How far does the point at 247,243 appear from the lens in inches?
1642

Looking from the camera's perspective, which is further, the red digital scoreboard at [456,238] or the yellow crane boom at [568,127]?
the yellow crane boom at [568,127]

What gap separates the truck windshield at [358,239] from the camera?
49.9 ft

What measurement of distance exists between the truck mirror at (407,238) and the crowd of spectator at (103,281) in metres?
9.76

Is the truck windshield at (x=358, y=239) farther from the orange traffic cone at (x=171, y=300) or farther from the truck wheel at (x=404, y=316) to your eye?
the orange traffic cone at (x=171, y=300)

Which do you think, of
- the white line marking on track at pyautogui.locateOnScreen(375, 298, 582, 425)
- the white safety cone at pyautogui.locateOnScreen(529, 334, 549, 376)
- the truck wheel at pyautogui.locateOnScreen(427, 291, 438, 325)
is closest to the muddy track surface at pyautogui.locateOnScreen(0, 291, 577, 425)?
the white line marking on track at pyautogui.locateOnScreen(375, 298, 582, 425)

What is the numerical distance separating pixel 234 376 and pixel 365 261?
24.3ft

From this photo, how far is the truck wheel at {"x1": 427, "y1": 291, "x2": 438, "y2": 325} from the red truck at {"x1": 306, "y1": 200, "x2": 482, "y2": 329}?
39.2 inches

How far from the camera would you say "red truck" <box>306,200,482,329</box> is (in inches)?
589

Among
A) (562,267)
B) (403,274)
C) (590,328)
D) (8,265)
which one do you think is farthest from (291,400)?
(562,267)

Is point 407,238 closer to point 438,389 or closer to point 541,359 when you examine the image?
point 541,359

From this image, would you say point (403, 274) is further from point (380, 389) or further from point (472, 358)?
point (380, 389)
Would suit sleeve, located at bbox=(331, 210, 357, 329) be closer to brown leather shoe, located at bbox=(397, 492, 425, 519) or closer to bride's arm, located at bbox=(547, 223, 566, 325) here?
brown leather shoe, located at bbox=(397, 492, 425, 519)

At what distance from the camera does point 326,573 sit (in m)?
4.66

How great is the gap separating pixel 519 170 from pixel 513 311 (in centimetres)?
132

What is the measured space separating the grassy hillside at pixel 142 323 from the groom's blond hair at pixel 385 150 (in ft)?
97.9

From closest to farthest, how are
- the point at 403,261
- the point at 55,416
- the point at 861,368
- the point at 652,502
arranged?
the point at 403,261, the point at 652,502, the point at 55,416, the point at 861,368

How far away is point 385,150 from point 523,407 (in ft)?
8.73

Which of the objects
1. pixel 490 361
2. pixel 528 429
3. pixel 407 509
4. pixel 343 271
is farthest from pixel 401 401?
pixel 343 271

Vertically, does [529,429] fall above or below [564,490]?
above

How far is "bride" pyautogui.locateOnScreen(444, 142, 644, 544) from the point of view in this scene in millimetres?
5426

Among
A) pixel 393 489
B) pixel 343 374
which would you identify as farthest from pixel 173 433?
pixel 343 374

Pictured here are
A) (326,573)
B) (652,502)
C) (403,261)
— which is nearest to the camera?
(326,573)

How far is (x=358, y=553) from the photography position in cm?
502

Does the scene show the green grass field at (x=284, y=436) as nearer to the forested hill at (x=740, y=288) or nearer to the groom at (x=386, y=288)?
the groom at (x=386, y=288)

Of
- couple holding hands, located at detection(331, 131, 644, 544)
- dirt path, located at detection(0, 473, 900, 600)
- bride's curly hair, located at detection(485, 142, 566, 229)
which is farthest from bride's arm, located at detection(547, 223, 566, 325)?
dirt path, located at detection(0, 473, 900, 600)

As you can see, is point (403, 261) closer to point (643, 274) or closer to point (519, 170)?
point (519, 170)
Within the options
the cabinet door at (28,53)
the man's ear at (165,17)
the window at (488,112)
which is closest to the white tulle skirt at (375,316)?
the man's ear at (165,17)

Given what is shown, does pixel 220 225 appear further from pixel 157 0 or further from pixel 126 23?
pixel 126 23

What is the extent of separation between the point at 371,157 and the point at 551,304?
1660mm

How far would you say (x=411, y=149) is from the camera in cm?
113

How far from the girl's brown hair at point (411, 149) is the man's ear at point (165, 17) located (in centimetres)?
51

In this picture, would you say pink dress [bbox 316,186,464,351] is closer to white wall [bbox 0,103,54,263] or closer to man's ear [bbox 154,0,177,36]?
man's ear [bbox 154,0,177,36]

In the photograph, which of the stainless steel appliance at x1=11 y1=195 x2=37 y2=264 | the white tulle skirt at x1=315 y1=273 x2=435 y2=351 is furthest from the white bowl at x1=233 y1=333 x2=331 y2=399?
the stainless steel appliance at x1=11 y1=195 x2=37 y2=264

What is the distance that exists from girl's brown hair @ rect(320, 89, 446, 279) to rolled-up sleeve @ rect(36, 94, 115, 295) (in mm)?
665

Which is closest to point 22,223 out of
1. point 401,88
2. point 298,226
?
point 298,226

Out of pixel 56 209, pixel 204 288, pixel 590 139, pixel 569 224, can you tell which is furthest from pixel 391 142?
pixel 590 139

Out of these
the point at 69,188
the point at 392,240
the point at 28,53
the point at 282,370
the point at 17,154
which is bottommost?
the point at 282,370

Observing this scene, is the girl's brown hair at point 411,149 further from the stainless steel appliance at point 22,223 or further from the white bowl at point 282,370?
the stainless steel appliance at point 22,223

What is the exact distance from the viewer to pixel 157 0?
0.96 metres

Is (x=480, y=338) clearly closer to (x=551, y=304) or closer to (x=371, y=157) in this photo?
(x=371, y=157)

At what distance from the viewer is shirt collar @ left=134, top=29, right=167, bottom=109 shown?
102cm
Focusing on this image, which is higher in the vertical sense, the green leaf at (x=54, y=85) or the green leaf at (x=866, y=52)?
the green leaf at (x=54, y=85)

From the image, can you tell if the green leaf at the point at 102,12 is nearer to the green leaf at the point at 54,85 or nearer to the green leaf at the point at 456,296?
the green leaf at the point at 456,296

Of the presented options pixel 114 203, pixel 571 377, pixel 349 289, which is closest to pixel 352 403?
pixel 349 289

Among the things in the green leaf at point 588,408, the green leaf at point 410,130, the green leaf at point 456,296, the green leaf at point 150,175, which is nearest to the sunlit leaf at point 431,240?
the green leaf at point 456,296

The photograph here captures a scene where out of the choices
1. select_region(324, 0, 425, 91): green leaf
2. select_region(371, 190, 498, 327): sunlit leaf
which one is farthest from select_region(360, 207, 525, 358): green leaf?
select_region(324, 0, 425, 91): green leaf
___
## [Goal]
Return all of the items above verbatim, keeping every character, line, and blank line unchanged.

## [Problem solution]
How far does the point at 247,243 appear from the lens in inches?
1642

Looking from the camera's perspective, which is further, the red digital scoreboard at [456,238] or the yellow crane boom at [568,127]?
the yellow crane boom at [568,127]

What gap separates the truck windshield at [358,239] from the camera?
49.9 ft

What measurement of distance exists between the truck mirror at (407,238) and the crowd of spectator at (103,281) in metres?
9.76

Is the truck windshield at (x=358, y=239) farther from the orange traffic cone at (x=171, y=300) or farther from the truck wheel at (x=404, y=316) to your eye?
the orange traffic cone at (x=171, y=300)

Which do you think, of
- the white line marking on track at pyautogui.locateOnScreen(375, 298, 582, 425)
- the white safety cone at pyautogui.locateOnScreen(529, 334, 549, 376)
- the truck wheel at pyautogui.locateOnScreen(427, 291, 438, 325)
is closest to the muddy track surface at pyautogui.locateOnScreen(0, 291, 577, 425)?
the white line marking on track at pyautogui.locateOnScreen(375, 298, 582, 425)

What is the numerical distance separating pixel 234 376 and pixel 365 261?
24.3ft

From this photo, how far is the truck wheel at {"x1": 427, "y1": 291, "x2": 438, "y2": 325} from the red truck at {"x1": 306, "y1": 200, "x2": 482, "y2": 329}?
39.2 inches

How far from the camera would you say "red truck" <box>306,200,482,329</box> is (in inches)?
589

Among
A) (562,267)
B) (403,274)
C) (590,328)
D) (8,265)
which one do you think is farthest from (291,400)?
(562,267)

Is point 407,238 closer to point 438,389 or closer to point 541,359 when you examine the image?
point 541,359

From this image, would you say point (403, 274) is further from point (380, 389) or further from point (472, 358)?
point (380, 389)
Would suit sleeve, located at bbox=(331, 210, 357, 329) be closer to brown leather shoe, located at bbox=(397, 492, 425, 519) or closer to bride's arm, located at bbox=(547, 223, 566, 325) here?
brown leather shoe, located at bbox=(397, 492, 425, 519)

At what distance from the camera does point 326,573 sit (in m)?
4.66

How great is the gap separating pixel 519 170 from pixel 513 311 (in centimetres)?
132

What is the measured space separating the grassy hillside at pixel 142 323 from the groom's blond hair at pixel 385 150 (in ft)?
97.9

From closest to farthest, how are
- the point at 403,261
- the point at 55,416
- the point at 861,368
- the point at 652,502
arranged?
the point at 403,261, the point at 652,502, the point at 55,416, the point at 861,368

How far away is point 385,150 from point 523,407 (in ft)?
8.73

Which of the objects
1. pixel 490 361
2. pixel 528 429
3. pixel 407 509
4. pixel 343 271
is farthest from pixel 401 401?
pixel 343 271

Vertically, does [529,429] fall above or below [564,490]?
above

How far is "bride" pyautogui.locateOnScreen(444, 142, 644, 544) from the point of view in this scene in millimetres?
5426

Among
A) pixel 393 489
B) pixel 343 374
which would you identify as farthest from pixel 173 433?
pixel 343 374

Pictured here are
A) (326,573)
B) (652,502)
C) (403,261)
— which is nearest to the camera?
(326,573)

How far is (x=358, y=553) from the photography position in cm?
502

Does the scene show the green grass field at (x=284, y=436) as nearer to the forested hill at (x=740, y=288) or nearer to the groom at (x=386, y=288)?
the groom at (x=386, y=288)

Of
- couple holding hands, located at detection(331, 131, 644, 544)
- dirt path, located at detection(0, 473, 900, 600)
- bride's curly hair, located at detection(485, 142, 566, 229)
which is farthest from bride's arm, located at detection(547, 223, 566, 325)?
dirt path, located at detection(0, 473, 900, 600)

As you can see, is point (403, 261) closer to point (643, 274) or closer to point (519, 170)?
point (519, 170)
Within the options
the cabinet door at (28,53)
the man's ear at (165,17)
the window at (488,112)
which is closest to the white tulle skirt at (375,316)?
the man's ear at (165,17)

Given what is shown, does pixel 220 225 appear further from pixel 157 0 or further from pixel 126 23?
pixel 126 23

What is the extent of separation between the point at 371,157 and the point at 551,304?
1660mm

How far would you say (x=411, y=149) is from the camera in cm?
113

How far from the girl's brown hair at point (411, 149) is the man's ear at point (165, 17) located (in centimetres)?
51

In this picture, would you say pink dress [bbox 316,186,464,351] is closer to white wall [bbox 0,103,54,263] or closer to man's ear [bbox 154,0,177,36]?
man's ear [bbox 154,0,177,36]

In the photograph, which of the stainless steel appliance at x1=11 y1=195 x2=37 y2=264 | the white tulle skirt at x1=315 y1=273 x2=435 y2=351 is furthest from the white bowl at x1=233 y1=333 x2=331 y2=399?
the stainless steel appliance at x1=11 y1=195 x2=37 y2=264

What is the distance that exists from girl's brown hair @ rect(320, 89, 446, 279) to rolled-up sleeve @ rect(36, 94, 115, 295) (in mm)?
665

Which is closest to point 22,223 out of
1. point 401,88
2. point 298,226
?
point 298,226

Out of pixel 56 209, pixel 204 288, pixel 590 139, pixel 569 224, can you tell which is furthest from pixel 391 142?
pixel 590 139

Out of these
the point at 69,188
the point at 392,240
the point at 28,53
the point at 282,370
the point at 17,154
which is bottommost?
the point at 282,370

Observing this scene, is the girl's brown hair at point 411,149 further from the stainless steel appliance at point 22,223 or further from the white bowl at point 282,370?
the stainless steel appliance at point 22,223

What is the exact distance from the viewer to pixel 157 0?
0.96 metres

Is (x=480, y=338) clearly closer to (x=551, y=304) or closer to (x=371, y=157) in this photo?
(x=371, y=157)

At what distance from the viewer is shirt collar @ left=134, top=29, right=167, bottom=109 shown?
102cm
Focusing on this image, which is higher in the vertical sense, the green leaf at (x=54, y=85) or the green leaf at (x=866, y=52)?
the green leaf at (x=54, y=85)

From the image, can you tell if the green leaf at the point at 102,12 is nearer to the green leaf at the point at 54,85 or nearer to the green leaf at the point at 456,296?
the green leaf at the point at 456,296

Of the presented options pixel 114 203, pixel 571 377, pixel 349 289, which is closest to pixel 352 403?
pixel 349 289

Among the things in the green leaf at point 588,408, the green leaf at point 410,130, the green leaf at point 456,296, the green leaf at point 150,175, which is nearest to the sunlit leaf at point 431,240?
the green leaf at point 456,296

The photograph here captures a scene where out of the choices
1. select_region(324, 0, 425, 91): green leaf
2. select_region(371, 190, 498, 327): sunlit leaf
which one is farthest from select_region(360, 207, 525, 358): green leaf?
select_region(324, 0, 425, 91): green leaf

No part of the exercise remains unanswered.